(Dataset records)
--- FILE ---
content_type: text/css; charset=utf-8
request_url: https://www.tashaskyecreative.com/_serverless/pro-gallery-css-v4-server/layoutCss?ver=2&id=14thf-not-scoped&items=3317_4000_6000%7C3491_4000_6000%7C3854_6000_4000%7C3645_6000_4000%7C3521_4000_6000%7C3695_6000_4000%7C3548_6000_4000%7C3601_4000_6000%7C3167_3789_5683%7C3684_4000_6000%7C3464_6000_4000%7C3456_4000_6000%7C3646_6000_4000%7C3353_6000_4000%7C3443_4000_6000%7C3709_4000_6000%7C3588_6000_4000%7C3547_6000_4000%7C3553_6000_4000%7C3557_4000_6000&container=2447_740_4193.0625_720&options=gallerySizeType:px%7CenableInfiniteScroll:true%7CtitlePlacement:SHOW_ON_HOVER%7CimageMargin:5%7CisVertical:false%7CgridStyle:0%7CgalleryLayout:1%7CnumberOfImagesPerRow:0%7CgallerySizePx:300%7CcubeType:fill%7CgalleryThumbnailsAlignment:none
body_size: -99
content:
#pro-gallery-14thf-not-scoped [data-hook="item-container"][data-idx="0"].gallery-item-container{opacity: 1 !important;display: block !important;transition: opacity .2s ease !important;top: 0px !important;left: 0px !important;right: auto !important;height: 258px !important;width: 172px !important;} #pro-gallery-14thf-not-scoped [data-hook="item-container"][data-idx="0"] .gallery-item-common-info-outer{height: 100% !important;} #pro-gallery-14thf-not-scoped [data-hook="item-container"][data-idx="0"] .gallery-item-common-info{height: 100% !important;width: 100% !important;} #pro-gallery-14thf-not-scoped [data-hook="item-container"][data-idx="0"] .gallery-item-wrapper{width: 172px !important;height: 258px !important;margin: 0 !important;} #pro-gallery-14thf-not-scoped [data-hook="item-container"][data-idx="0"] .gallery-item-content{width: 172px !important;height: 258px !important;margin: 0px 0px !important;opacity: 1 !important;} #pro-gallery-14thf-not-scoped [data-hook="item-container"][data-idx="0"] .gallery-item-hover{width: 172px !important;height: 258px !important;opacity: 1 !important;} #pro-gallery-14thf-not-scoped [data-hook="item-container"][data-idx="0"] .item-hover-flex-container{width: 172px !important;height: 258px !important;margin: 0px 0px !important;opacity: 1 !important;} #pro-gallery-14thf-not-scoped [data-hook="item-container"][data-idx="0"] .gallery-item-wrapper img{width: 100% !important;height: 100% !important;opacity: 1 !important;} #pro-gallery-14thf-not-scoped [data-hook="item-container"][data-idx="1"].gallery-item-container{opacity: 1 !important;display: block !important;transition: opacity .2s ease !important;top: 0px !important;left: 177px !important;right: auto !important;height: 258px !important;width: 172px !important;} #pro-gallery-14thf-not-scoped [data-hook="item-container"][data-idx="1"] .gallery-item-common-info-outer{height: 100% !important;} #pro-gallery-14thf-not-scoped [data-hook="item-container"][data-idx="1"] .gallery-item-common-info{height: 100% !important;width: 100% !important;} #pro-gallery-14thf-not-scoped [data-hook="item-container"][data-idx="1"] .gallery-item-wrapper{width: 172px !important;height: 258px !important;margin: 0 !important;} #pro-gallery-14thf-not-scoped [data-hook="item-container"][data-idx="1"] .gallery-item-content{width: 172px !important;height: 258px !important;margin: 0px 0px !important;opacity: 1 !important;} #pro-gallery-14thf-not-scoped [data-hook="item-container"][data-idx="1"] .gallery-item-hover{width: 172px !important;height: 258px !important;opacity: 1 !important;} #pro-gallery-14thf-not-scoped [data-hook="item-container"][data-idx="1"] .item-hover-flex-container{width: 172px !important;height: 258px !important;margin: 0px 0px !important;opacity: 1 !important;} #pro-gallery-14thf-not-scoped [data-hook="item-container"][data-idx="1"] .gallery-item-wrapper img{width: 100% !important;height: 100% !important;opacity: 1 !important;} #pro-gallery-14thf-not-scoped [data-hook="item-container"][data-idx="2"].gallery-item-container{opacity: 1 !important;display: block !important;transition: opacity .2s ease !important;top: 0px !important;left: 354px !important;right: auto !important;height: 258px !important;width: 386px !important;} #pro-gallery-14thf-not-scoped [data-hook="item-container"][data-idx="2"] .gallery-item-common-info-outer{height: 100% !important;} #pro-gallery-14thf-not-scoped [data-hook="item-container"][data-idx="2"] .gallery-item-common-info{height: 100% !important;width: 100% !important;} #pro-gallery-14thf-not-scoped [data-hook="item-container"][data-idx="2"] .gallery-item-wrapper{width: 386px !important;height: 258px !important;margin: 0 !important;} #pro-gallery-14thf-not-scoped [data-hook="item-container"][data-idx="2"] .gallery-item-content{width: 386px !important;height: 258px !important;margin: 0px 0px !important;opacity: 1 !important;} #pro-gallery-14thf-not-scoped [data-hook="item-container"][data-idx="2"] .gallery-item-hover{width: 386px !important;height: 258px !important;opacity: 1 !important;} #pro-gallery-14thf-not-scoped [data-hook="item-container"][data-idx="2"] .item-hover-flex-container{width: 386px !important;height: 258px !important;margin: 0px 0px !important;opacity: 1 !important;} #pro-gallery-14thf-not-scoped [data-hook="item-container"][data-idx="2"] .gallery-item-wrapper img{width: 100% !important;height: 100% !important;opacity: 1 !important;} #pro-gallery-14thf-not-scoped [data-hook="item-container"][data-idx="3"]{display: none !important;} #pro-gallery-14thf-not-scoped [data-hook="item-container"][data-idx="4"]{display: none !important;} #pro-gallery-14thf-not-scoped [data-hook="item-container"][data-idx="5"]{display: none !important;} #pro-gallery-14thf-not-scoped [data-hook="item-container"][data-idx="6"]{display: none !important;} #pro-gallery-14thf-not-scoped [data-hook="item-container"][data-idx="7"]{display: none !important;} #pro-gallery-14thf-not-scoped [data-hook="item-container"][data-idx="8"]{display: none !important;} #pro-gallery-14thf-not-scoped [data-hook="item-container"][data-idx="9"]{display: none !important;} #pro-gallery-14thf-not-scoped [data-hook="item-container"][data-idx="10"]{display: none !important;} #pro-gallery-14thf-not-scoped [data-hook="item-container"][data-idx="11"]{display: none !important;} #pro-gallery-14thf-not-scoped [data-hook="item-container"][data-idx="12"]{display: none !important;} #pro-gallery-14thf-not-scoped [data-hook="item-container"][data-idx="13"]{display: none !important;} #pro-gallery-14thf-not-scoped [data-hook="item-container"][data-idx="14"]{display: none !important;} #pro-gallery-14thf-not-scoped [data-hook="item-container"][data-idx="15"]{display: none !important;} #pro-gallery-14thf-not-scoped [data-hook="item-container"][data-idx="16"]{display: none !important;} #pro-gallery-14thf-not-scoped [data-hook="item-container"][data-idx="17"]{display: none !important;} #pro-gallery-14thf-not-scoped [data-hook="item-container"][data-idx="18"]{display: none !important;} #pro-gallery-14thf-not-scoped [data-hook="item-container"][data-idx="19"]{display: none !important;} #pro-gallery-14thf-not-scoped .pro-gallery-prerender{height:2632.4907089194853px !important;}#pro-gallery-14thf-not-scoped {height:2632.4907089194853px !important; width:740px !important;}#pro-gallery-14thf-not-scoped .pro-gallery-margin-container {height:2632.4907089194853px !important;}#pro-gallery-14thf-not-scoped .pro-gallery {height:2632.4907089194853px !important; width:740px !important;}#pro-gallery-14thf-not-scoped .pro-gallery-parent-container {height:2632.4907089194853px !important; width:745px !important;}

Exercise description:
Your reply must repeat the records above exactly and in full.

Result for this task:
--- FILE ---
content_type: text/css; charset=utf-8
request_url: https://www.tashaskyecreative.com/_serverless/pro-gallery-css-v4-server/layoutCss?ver=2&id=14thf-not-scoped&items=3317_4000_6000%7C3491_4000_6000%7C3854_6000_4000%7C3645_6000_4000%7C3521_4000_6000%7C3695_6000_4000%7C3548_6000_4000%7C3601_4000_6000%7C3167_3789_5683%7C3684_4000_6000%7C3464_6000_4000%7C3456_4000_6000%7C3646_6000_4000%7C3353_6000_4000%7C3443_4000_6000%7C3709_4000_6000%7C3588_6000_4000%7C3547_6000_4000%7C3553_6000_4000%7C3557_4000_6000&container=2447_740_4193.0625_720&options=gallerySizeType:px%7CenableInfiniteScroll:true%7CtitlePlacement:SHOW_ON_HOVER%7CimageMargin:5%7CisVertical:false%7CgridStyle:0%7CgalleryLayout:1%7CnumberOfImagesPerRow:0%7CgallerySizePx:300%7CcubeType:fill%7CgalleryThumbnailsAlignment:none
body_size: -99
content:
#pro-gallery-14thf-not-scoped [data-hook="item-container"][data-idx="0"].gallery-item-container{opacity: 1 !important;display: block !important;transition: opacity .2s ease !important;top: 0px !important;left: 0px !important;right: auto !important;height: 258px !important;width: 172px !important;} #pro-gallery-14thf-not-scoped [data-hook="item-container"][data-idx="0"] .gallery-item-common-info-outer{height: 100% !important;} #pro-gallery-14thf-not-scoped [data-hook="item-container"][data-idx="0"] .gallery-item-common-info{height: 100% !important;width: 100% !important;} #pro-gallery-14thf-not-scoped [data-hook="item-container"][data-idx="0"] .gallery-item-wrapper{width: 172px !important;height: 258px !important;margin: 0 !important;} #pro-gallery-14thf-not-scoped [data-hook="item-container"][data-idx="0"] .gallery-item-content{width: 172px !important;height: 258px !important;margin: 0px 0px !important;opacity: 1 !important;} #pro-gallery-14thf-not-scoped [data-hook="item-container"][data-idx="0"] .gallery-item-hover{width: 172px !important;height: 258px !important;opacity: 1 !important;} #pro-gallery-14thf-not-scoped [data-hook="item-container"][data-idx="0"] .item-hover-flex-container{width: 172px !important;height: 258px !important;margin: 0px 0px !important;opacity: 1 !important;} #pro-gallery-14thf-not-scoped [data-hook="item-container"][data-idx="0"] .gallery-item-wrapper img{width: 100% !important;height: 100% !important;opacity: 1 !important;} #pro-gallery-14thf-not-scoped [data-hook="item-container"][data-idx="1"].gallery-item-container{opacity: 1 !important;display: block !important;transition: opacity .2s ease !important;top: 0px !important;left: 177px !important;right: auto !important;height: 258px !important;width: 172px !important;} #pro-gallery-14thf-not-scoped [data-hook="item-container"][data-idx="1"] .gallery-item-common-info-outer{height: 100% !important;} #pro-gallery-14thf-not-scoped [data-hook="item-container"][data-idx="1"] .gallery-item-common-info{height: 100% !important;width: 100% !important;} #pro-gallery-14thf-not-scoped [data-hook="item-container"][data-idx="1"] .gallery-item-wrapper{width: 172px !important;height: 258px !important;margin: 0 !important;} #pro-gallery-14thf-not-scoped [data-hook="item-container"][data-idx="1"] .gallery-item-content{width: 172px !important;height: 258px !important;margin: 0px 0px !important;opacity: 1 !important;} #pro-gallery-14thf-not-scoped [data-hook="item-container"][data-idx="1"] .gallery-item-hover{width: 172px !important;height: 258px !important;opacity: 1 !important;} #pro-gallery-14thf-not-scoped [data-hook="item-container"][data-idx="1"] .item-hover-flex-container{width: 172px !important;height: 258px !important;margin: 0px 0px !important;opacity: 1 !important;} #pro-gallery-14thf-not-scoped [data-hook="item-container"][data-idx="1"] .gallery-item-wrapper img{width: 100% !important;height: 100% !important;opacity: 1 !important;} #pro-gallery-14thf-not-scoped [data-hook="item-container"][data-idx="2"].gallery-item-container{opacity: 1 !important;display: block !important;transition: opacity .2s ease !important;top: 0px !important;left: 354px !important;right: auto !important;height: 258px !important;width: 386px !important;} #pro-gallery-14thf-not-scoped [data-hook="item-container"][data-idx="2"] .gallery-item-common-info-outer{height: 100% !important;} #pro-gallery-14thf-not-scoped [data-hook="item-container"][data-idx="2"] .gallery-item-common-info{height: 100% !important;width: 100% !important;} #pro-gallery-14thf-not-scoped [data-hook="item-container"][data-idx="2"] .gallery-item-wrapper{width: 386px !important;height: 258px !important;margin: 0 !important;} #pro-gallery-14thf-not-scoped [data-hook="item-container"][data-idx="2"] .gallery-item-content{width: 386px !important;height: 258px !important;margin: 0px 0px !important;opacity: 1 !important;} #pro-gallery-14thf-not-scoped [data-hook="item-container"][data-idx="2"] .gallery-item-hover{width: 386px !important;height: 258px !important;opacity: 1 !important;} #pro-gallery-14thf-not-scoped [data-hook="item-container"][data-idx="2"] .item-hover-flex-container{width: 386px !important;height: 258px !important;margin: 0px 0px !important;opacity: 1 !important;} #pro-gallery-14thf-not-scoped [data-hook="item-container"][data-idx="2"] .gallery-item-wrapper img{width: 100% !important;height: 100% !important;opacity: 1 !important;} #pro-gallery-14thf-not-scoped [data-hook="item-container"][data-idx="3"]{display: none !important;} #pro-gallery-14thf-not-scoped [data-hook="item-container"][data-idx="4"]{display: none !important;} #pro-gallery-14thf-not-scoped [data-hook="item-container"][data-idx="5"]{display: none !important;} #pro-gallery-14thf-not-scoped [data-hook="item-container"][data-idx="6"]{display: none !important;} #pro-gallery-14thf-not-scoped [data-hook="item-container"][data-idx="7"]{display: none !important;} #pro-gallery-14thf-not-scoped [data-hook="item-container"][data-idx="8"]{display: none !important;} #pro-gallery-14thf-not-scoped [data-hook="item-container"][data-idx="9"]{display: none !important;} #pro-gallery-14thf-not-scoped [data-hook="item-container"][data-idx="10"]{display: none !important;} #pro-gallery-14thf-not-scoped [data-hook="item-container"][data-idx="11"]{display: none !important;} #pro-gallery-14thf-not-scoped [data-hook="item-container"][data-idx="12"]{display: none !important;} #pro-gallery-14thf-not-scoped [data-hook="item-container"][data-idx="13"]{display: none !important;} #pro-gallery-14thf-not-scoped [data-hook="item-container"][data-idx="14"]{display: none !important;} #pro-gallery-14thf-not-scoped [data-hook="item-container"][data-idx="15"]{display: none !important;} #pro-gallery-14thf-not-scoped [data-hook="item-container"][data-idx="16"]{display: none !important;} #pro-gallery-14thf-not-scoped [data-hook="item-container"][data-idx="17"]{display: none !important;} #pro-gallery-14thf-not-scoped [data-hook="item-container"][data-idx="18"]{display: none !important;} #pro-gallery-14thf-not-scoped [data-hook="item-container"][data-idx="19"]{display: none !important;} #pro-gallery-14thf-not-scoped .pro-gallery-prerender{height:2632.4907089194853px !important;}#pro-gallery-14thf-not-scoped {height:2632.4907089194853px !important; width:740px !important;}#pro-gallery-14thf-not-scoped .pro-gallery-margin-container {height:2632.4907089194853px !important;}#pro-gallery-14thf-not-scoped .pro-gallery {height:2632.4907089194853px !important; width:740px !important;}#pro-gallery-14thf-not-scoped .pro-gallery-parent-container {height:2632.4907089194853px !important; width:745px !important;}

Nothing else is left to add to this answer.